Request A:
Answer these questions about the passage on Sabbath and rest:
(i) What Bible reference follows the quotation under the heading?
(ii) According to one correspondent, what do people have such different ideas about?
(iii) How does the writer love best of all to picture herself?
Request B:
Transcribe the passage on Sabbath and rest word for word, starting with "SABBATH AND REST." and going on through "sympathy with us.".
Request C:
Do these statements agree with the passage on Sabbath and rest? Answer yes or no for each, and quote the words that decide it.
(i) At the close of the last open evening, the writer promised to make Sunday and Rest the subject of a talk.
(ii) The twilight gathering is small and its members are all of one age.
(iii) The writer wants to take the word "people" in a very wide sense.

PART VII.
SABBATH AND REST.
See, for that the Lord hath given you the Sabbath.—Ex. xvi. 29.
At the close of our last open evening, I promised some of you, dear girl friends and correspondents, that I would take Sunday and Rest as the subject of one of our talks. I find that the minds of many amongst you are much exercised as to “the right way of keeping Sunday.”
“I shall be very glad if you will some time say a little about Sundays, and perhaps give us some little rule to help us to keep them holy,” wrote one. “People have such different ideas about what is right and wrong to do on Sunday.”
I do not wish to take that word “people” in too wide a sense.
Our twilight gathering is a large one, and now includes members of widely differing ages and positions in life. I hope we all rejoice in knowing that so many older friends have been drawn within our circle, and are in full sympathy with us.
Still, I love best of all to picture myself as “the old mother sitting surrounded by a countless family of girls, my adopted children of the twilight hours,” and between whom and myself links have been formed which will last through the life of this world and beyond it.

Spatial reasoning question records:
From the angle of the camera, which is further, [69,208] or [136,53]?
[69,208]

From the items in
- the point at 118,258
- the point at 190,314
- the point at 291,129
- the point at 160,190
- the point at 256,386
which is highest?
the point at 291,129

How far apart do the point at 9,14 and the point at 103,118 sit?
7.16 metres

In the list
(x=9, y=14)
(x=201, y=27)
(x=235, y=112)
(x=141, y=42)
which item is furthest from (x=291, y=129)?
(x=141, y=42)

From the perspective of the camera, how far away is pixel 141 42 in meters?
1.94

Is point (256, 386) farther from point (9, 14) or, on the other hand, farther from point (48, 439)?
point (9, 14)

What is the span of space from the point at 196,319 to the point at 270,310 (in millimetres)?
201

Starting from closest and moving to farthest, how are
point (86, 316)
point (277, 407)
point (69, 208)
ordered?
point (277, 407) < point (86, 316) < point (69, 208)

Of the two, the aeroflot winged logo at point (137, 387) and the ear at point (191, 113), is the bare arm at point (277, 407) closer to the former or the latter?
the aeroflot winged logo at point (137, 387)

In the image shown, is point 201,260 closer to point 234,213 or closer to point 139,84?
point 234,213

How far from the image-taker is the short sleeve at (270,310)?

---

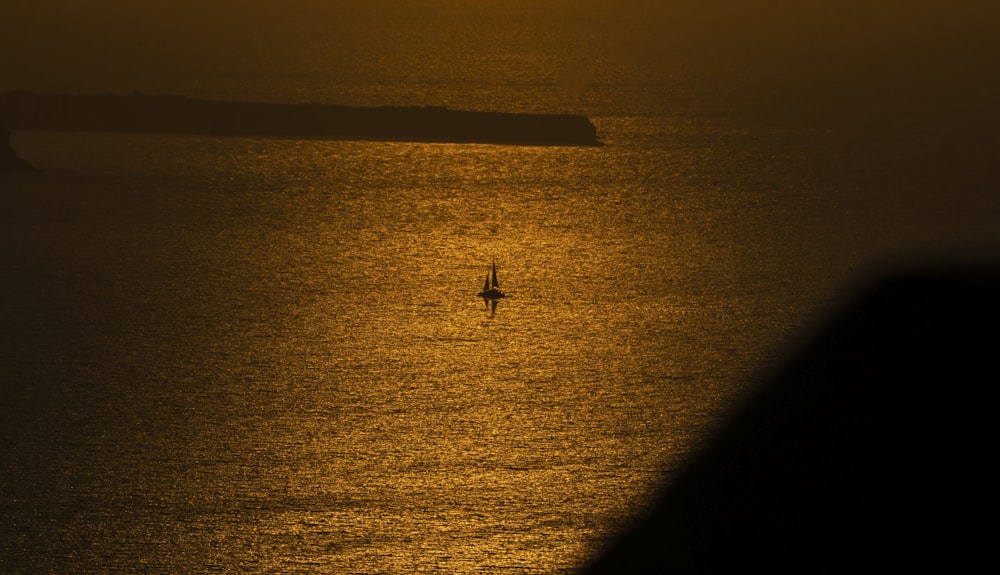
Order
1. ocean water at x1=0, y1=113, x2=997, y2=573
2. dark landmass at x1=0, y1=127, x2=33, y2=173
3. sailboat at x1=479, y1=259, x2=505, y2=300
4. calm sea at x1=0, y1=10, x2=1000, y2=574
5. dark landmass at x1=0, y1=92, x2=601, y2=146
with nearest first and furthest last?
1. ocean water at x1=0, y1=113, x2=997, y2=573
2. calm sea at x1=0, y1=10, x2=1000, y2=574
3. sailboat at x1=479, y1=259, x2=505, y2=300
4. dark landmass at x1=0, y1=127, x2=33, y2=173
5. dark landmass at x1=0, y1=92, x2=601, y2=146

Response A:
(i) Ex. xvi. 29.
(ii) What is right and wrong to do on Sunday.
(iii) As "the old mother sitting surrounded by a countless family of girls, my adopted children of the twilight hours."

Response B:
SABBATH AND REST.
See, for that the Lord hath given you the Sabbath.—Ex. xvi. 29.
At the close of our last open evening, I promised some of you, dear girl friends and correspondents, that I would take Sunday and Rest as the subject of one of our talks. I find that the minds of many amongst you are much exercised as to “the right way of keeping Sunday.”
“I shall be very glad if you will some time say a little about Sundays, and perhaps give us some little rule to help us to keep them holy,” wrote one. “People have such different ideas about what is right and wrong to do on Sunday.”
I do not wish to take that word “people” in too wide a sense.
Our twilight gathering is a large one, and now includes members of widely differing ages and positions in life. I hope we all rejoice in knowing that so many older friends have been drawn within our circle, and are in full sympathy with us.

Response C:
(i) Yes: "I promised some of you, dear girl friends and correspondents, that I would take Sunday and Rest as the subject of one of our talks."
(ii) No: "Our twilight gathering is a large one, and now includes members of widely differing ages and positions in life."
(iii) No: "I do not wish to take that word “people” in too wide a sense."